Low Temperature (Sharp Distribution):

Temperature (\(\tau\)) is low, let’s say \(\tau = 0.5\).
Softmax Probabilities: \(P_1, P_2, P_3\)

tau = 0.5

softmax_probs = torch.nn.functional.softmax(torch.tensor(logits) / tau, dim=-1)
print(softmax_probs.numpy())

The output will be a set of probabilities where the distribution is “sharpened” due to the low temperature:

[0.00242826, 0.04741446, 0.95015728]

Notice that the probability for the class with the highest logit (class 3, with logit 8) is much higher compared to the others.

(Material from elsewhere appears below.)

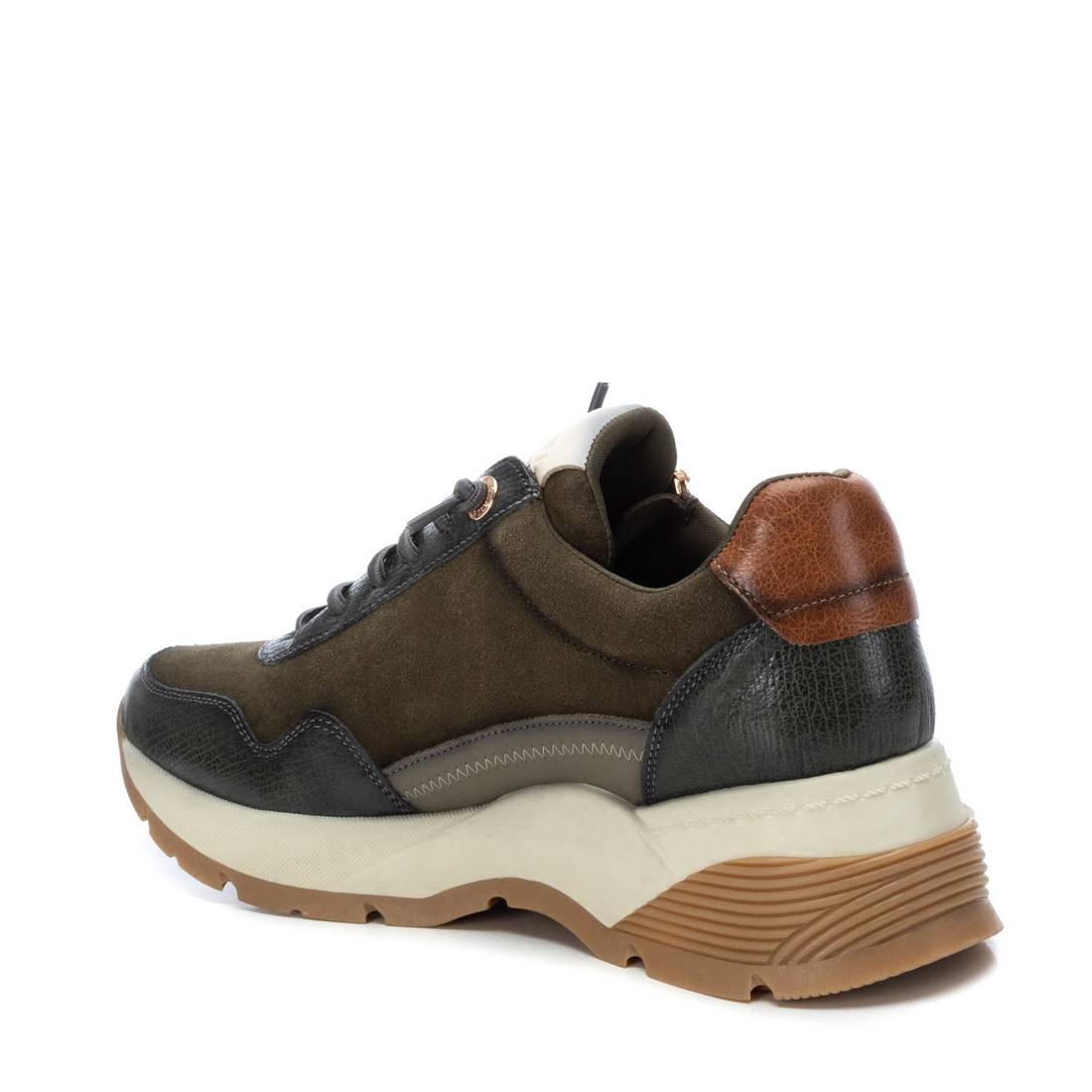Carmela 16105901 baskets cuir vert zip semelle épaisse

 # pairwise similarities between ima_feat and text_feat -> softamx -> scaling
 # scaling: self.logit_scale = self.clip_model.logit_scale.exp().detach() aka e^(logit_scale)
 # ^ makes softmax have a temperture term in its formula
 #   - high tau -> smothing probs
 #   - low  tau -> peaked probs

In these examples, adjusting the temperature influences the degree of exploration (smoothness) versus exploitation (sharpness) in the distribution of probabilities. Higher temperatures encourage a more uniform distribution, while lower temperatures emphasize the most confident predictions. This temperature parameter is often used in training as a form of regularization to control the model’s uncertainty.